Nonetheless, Fonseca uses some of the language that I’ve developed to expand the history of occult detective fiction, and this again nudges me toward thinking he happened upon the discoveries I publicize here. Specifically, he uses the term “novice detective” more than once. This is a term I coined to contrast with the “specialist detectives” (e.g., Flaxman Low, John Silence, Thomas Carnacki, et al.) that earlier critical histories tended to treat as the only true occult detectives. Thinking of characters such as Felix’s Ralph Henderson or Riddell’s Henry Patterson as “novice detectives” who explore crimes with supernatural elements helped me make the history of occult detective fiction both more inclusive and longer than previously thought. Fonseca treats the term as if it’s standard literary lingo, something like “amateur detective.” But it’s really not.

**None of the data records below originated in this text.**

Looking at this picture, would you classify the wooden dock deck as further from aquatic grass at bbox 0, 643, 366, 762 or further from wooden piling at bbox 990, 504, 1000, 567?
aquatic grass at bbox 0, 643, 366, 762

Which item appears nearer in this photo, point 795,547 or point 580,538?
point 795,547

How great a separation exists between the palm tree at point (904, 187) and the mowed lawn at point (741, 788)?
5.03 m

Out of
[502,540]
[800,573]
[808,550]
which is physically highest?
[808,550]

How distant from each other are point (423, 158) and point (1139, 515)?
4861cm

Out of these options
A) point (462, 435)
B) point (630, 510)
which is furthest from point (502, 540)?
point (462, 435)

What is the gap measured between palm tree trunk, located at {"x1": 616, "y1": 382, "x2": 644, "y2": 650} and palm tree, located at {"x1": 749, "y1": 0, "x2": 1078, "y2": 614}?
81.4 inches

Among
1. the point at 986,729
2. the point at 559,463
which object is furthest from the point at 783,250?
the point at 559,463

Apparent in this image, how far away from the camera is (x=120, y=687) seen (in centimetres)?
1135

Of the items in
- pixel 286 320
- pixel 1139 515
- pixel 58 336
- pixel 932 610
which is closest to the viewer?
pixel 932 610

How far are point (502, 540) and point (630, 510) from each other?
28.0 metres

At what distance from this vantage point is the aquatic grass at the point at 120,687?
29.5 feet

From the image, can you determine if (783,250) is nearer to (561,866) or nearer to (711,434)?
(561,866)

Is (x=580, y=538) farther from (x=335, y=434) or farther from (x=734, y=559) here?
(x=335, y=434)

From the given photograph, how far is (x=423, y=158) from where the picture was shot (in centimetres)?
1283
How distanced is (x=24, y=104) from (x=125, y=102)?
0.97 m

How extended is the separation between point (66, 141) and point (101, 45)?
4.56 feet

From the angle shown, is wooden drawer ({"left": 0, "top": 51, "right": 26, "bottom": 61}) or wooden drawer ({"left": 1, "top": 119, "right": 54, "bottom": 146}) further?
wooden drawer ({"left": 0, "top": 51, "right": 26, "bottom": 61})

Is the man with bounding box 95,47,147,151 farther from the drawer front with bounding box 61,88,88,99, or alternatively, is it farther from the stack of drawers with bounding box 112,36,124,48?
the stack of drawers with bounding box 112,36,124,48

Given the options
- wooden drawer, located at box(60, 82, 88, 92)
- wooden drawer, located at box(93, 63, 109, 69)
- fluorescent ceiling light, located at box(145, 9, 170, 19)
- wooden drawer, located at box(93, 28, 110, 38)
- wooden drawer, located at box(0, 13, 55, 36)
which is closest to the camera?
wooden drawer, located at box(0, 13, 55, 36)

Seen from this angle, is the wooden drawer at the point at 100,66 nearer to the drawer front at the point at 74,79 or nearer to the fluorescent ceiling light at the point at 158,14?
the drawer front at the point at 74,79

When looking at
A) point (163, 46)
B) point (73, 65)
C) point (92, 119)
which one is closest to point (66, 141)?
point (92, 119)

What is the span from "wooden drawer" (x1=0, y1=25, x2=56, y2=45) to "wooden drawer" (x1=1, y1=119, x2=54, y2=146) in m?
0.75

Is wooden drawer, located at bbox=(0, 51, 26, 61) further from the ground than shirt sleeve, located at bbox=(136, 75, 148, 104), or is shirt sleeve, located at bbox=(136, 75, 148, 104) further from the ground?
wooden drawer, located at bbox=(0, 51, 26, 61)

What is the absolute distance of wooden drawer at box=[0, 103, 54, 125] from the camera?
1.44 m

Or, at least, not yet.

While it’s wonderful to speculate that my work in literary recovery is beginning to influence other scholars’ work in the area — and to make a dent on the consensus history of this distinctive cross-genre of mystery and supernatural fiction — I must add that my coming across this encyclopedia led to another dent. Ghosts in Popular Culture and Legend ends with an extensive bibliography. But there’s no mention of The Merry Ghost Hunter website or of sad Tim Prasil there. The dent is in my heart — or, perhaps, in my ego.

Personal wounds aside, I recommend Ghosts in Popular Culture and Legend. Let me note, though, that it’s fairly costly. Of course, this is why we have libraries and inter-library loan.